As announced a few weeks ago in my first attempt to come back after many long years of Lego diet (here), I managed to build my own Formula 1 racer.
Of course inspired by the great 8458 and 8461 models released by Lego, and more recently by the new Ferrari 1:10 set 8386, the challenge was not only to built a Formula 1 model, but also to get closer to the true spirit of Formula 1 car.
People interested in Formula 1 know that these cars are quite giant Lego sets : remember that in less than 1 hour, mechanists are able to completely disassemble engine / gearbox / cockpit as the construct is very modular…
Basically, the architecture of commercial Formula-1 Lego sets was completely the opposite : stiffness of the chassis is of course a key factor so that every subsystem (engine, gearbox, chassis, suspension) is completely “mixed” with each other in a rigid, but non realistic whole… Modular architecture was really the main requirement.

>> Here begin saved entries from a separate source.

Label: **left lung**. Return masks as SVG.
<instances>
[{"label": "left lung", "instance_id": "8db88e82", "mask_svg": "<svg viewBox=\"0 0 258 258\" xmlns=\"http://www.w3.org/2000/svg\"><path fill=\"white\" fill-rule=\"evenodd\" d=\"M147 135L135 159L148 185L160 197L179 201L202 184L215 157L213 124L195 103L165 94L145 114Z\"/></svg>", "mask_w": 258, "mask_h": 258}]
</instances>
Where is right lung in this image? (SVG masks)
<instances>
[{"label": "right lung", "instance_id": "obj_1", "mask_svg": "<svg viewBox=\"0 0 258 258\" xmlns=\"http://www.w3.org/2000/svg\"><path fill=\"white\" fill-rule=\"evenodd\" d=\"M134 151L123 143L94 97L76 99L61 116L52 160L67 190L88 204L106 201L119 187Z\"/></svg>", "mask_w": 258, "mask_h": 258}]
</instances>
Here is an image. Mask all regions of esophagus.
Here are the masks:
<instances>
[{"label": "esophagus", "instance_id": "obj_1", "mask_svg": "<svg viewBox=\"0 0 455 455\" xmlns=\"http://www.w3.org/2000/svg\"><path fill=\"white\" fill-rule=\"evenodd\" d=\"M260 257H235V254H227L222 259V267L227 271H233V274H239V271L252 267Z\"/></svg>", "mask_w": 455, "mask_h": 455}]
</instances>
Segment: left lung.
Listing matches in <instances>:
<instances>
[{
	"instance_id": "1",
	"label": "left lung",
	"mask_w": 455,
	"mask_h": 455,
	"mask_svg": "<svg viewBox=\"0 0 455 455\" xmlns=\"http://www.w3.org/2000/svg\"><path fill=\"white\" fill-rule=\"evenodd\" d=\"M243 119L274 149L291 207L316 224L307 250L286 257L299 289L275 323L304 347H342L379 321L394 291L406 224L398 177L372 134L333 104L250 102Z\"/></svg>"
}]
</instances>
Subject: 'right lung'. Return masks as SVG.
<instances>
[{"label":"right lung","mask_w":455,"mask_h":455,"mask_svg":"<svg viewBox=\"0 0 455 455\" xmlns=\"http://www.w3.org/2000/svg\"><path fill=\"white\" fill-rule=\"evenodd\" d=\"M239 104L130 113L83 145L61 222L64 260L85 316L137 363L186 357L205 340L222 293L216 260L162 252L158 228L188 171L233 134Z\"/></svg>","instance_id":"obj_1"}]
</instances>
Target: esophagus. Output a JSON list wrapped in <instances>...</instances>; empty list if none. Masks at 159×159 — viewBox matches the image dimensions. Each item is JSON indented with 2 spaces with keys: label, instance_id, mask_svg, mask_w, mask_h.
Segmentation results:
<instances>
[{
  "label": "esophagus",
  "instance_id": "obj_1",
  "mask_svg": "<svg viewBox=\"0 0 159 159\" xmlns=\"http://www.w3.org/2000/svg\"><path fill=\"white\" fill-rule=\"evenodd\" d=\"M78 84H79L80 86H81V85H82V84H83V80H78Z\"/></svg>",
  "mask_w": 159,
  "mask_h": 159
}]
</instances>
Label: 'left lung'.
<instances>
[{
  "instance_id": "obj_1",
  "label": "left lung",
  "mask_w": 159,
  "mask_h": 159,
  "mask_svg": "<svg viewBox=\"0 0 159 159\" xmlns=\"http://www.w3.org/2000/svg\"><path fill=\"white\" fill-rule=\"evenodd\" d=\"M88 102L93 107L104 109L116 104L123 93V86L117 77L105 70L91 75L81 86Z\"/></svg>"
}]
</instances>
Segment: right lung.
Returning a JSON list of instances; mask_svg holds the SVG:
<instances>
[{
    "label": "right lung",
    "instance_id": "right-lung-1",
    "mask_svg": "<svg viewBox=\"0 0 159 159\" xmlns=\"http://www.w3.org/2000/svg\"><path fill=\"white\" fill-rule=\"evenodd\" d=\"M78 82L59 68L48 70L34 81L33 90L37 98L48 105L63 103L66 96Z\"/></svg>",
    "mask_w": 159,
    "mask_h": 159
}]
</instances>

Of course, I was also disappointed by other lacks in existing Lego sets :
- Articulated hatch is funny, but obviously not realistic…
- No gearbox !!!
- No suspension for 8386 set !
So the basic constraints for the model were the following :
1) Having a really modular architecture ; from rear to front :
- Rear suspension over differential cage
- Rigid Gearbox between differential and engine
- V12 Engine
- Main chassis : from engine front side to pilot’s pedals
- Front chassis and front suspension
2) Having a gearbox (4 speed only): a little disappointment, but anyway the best compromise between size / integration : it is nearly impossible to built a 6 or 7 speed GB in an approximately 1:8 scale racer, with 2 major issues :
1-dimensions of the gearbox chassis had to be 7x5 studs max
2-changing gears from the cockpit had to be done in a simple way
3) Massive use of new-style technic parts (studless) : I like them and they significantly help to build complex assembly in tiny space
4) Front and rear push-rod activated suspensions
5) Ferrari-style (I like red cars...)
For the first time, I tried to build the model mixing real construct and CAD design with Ldraw : quite interesting, although playing with real parts is still the most efficient way… The good news for people interested in the model is that Ldraw files help understanding the construct and also confirm my “modular” approach.
The Brickshelf gallery will be soon completed with real pictures of the car.
Very nice! I'm thinking of building one myself, would you happen to have instructions at all? I could probably build this entire model using the Ferrari 599 GTB.... I think that should be a sufficient enough model...
Incredible. Awsome engineering. This is what I envisioned when I got hooked on the Lego Technic system 6 months ago. Thank you for posting such a marvelous model. (additional notes) Could the gearbox be sequential? Could you post or send a picture of the front suspension w/out the wheel?